Perhaps the explanation for the coincidence of stylistic interest in neo-modernist abstraction internationally -- what could be called "post-post-modernism" -- is that it's something that's simply in the air. Or maybe it's just an inevitable aspect of time, destiny and the constant hunger in the art world for newness. Whatever, it's apparently here -- and everywhere else.
Garciandía was born in Cuba in 1954. He attended the Escuela Nacional de Arte and, later, the Instituto Superior de Arte, both in Havana. He taught painting at the Instituto beginning in 1980, the year before he graduated, remaining there until 1990. By the mid '80s, he was exhibiting in the United States, throughout Latin America and in Europe. He moved to Mexico in the 1990s, but he has maintained his Cuban connections and still exhibits there.
The handsome, serene-yet-luscious show has been installed in Rule's main room. Although it is Garciandía's Denver debut, some may have caught his show at the Museum of the Fine Arts in Santa Fe a couple of years ago, which marked his introduction in the region.
Stylistically, Garciandía's oil-on-canvas paintings combine hard-edged minimalist and pattern-painting influences with elements associated with abstract expressionism.
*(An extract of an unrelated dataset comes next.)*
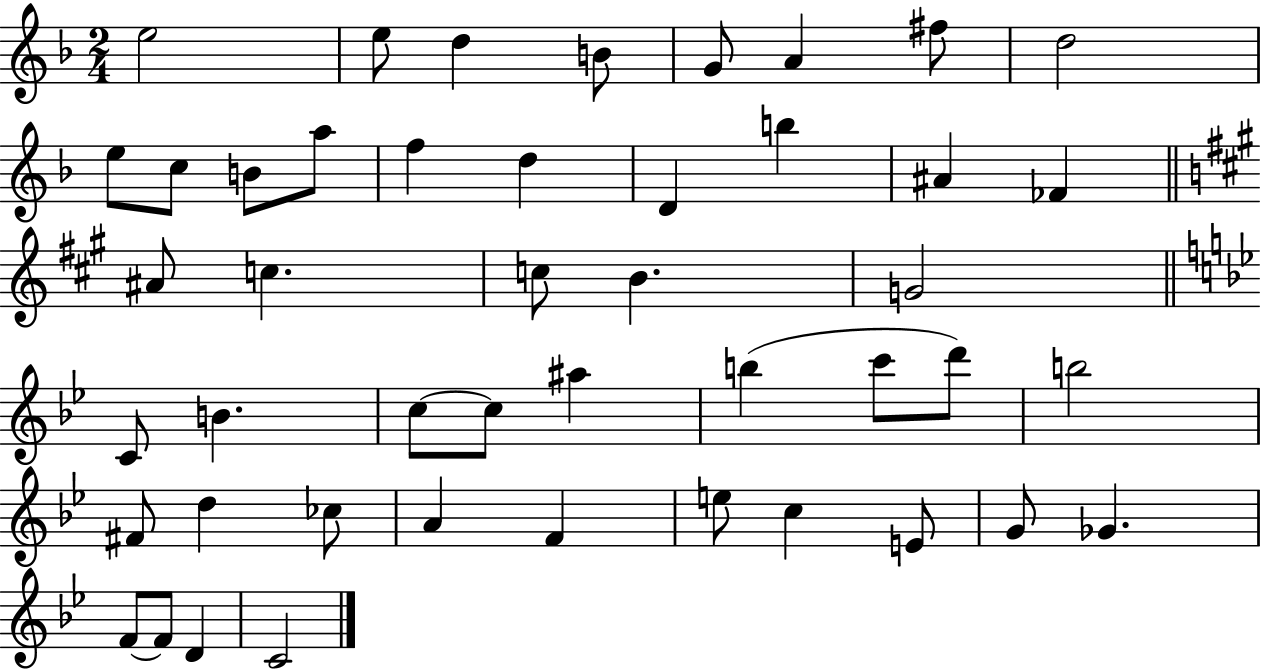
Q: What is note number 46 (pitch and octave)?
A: C4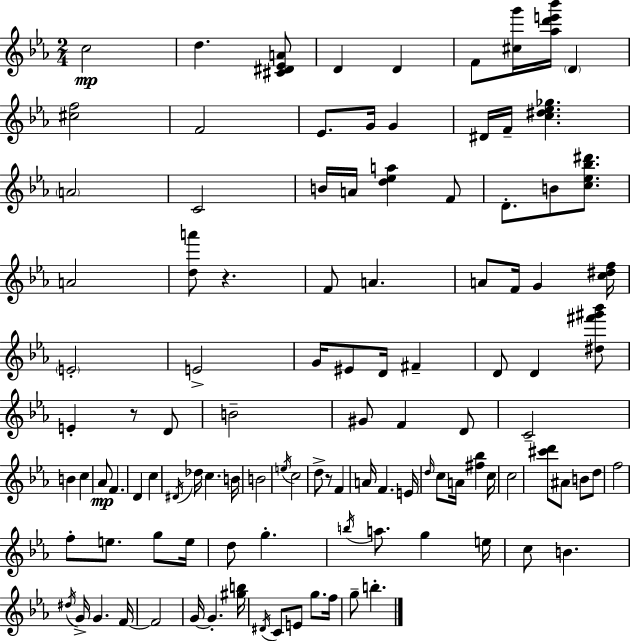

This represents a recent directional shift for the artist, and if his previous work, which featured garish colors and even glitter, has been called "tropical kitsch," no one could possibly say that about these chic and sophisticated paintings.
His palette recalls hues popular in the '70s -- dusty blue, burnt orange, acid green -- as well as the sun-faded tropical colors associated with his homeland. There are also color references to art history, a fact that we are tipped off to by the titles he chooses for his paintings. For example, the creamy, muted blue that Garciandía employs for the predominant color field in "Ives [sic] Klein Jumps to the Void From Havana's Seashore" is a reference to French dada-pop legend Yves Klein. The same could be said for "Barnett's Hallucination," in which the red field brings proto-minimalist Barnett Newman to mind.
So Garciandía is free-associating off classic modernism -- and sometimes, as in his obvious dedication to New York School painter Frank Stella, he employs more than colors to make the point. In "Stella, Stella, Stella," a seven-panel painting, Garciandía lays semi-circles -- classic Stella forms -- over one another with the edges of one cropping the end of another. The resulting pattern is entirely abstract but the arching shapes, which are done in burnt yellows and oranges, unquestionably convey the figure -- in point of fact, the female nude.
The real standout is another piece that references Stella: "Stella Invaded," a huge, full-bodied vertical rectangle covered with fragments of circles and that juicy palette of red, orange, pink, purple and yellow, with electric-eel green spattered across the front. There's that Austin Powers thing again -- the colors are so shagadelic. Oh, behave!
As these three shows indicate, there is a continuing interest in the art world in formalist abstraction of the classic types. (Imagine that, what with painting having been a presumably dead art form for some thirty years now -- at least according to what the post-modernists believed.)
It's interesting to note how many artists in Denver and elsewhere continue to get good mileage out of some simple, straightforward ideas and time-tested techniques: that is, that "less is more" and "anything goes" -- as long as it's beautiful.
And what could possibly be wrong with that?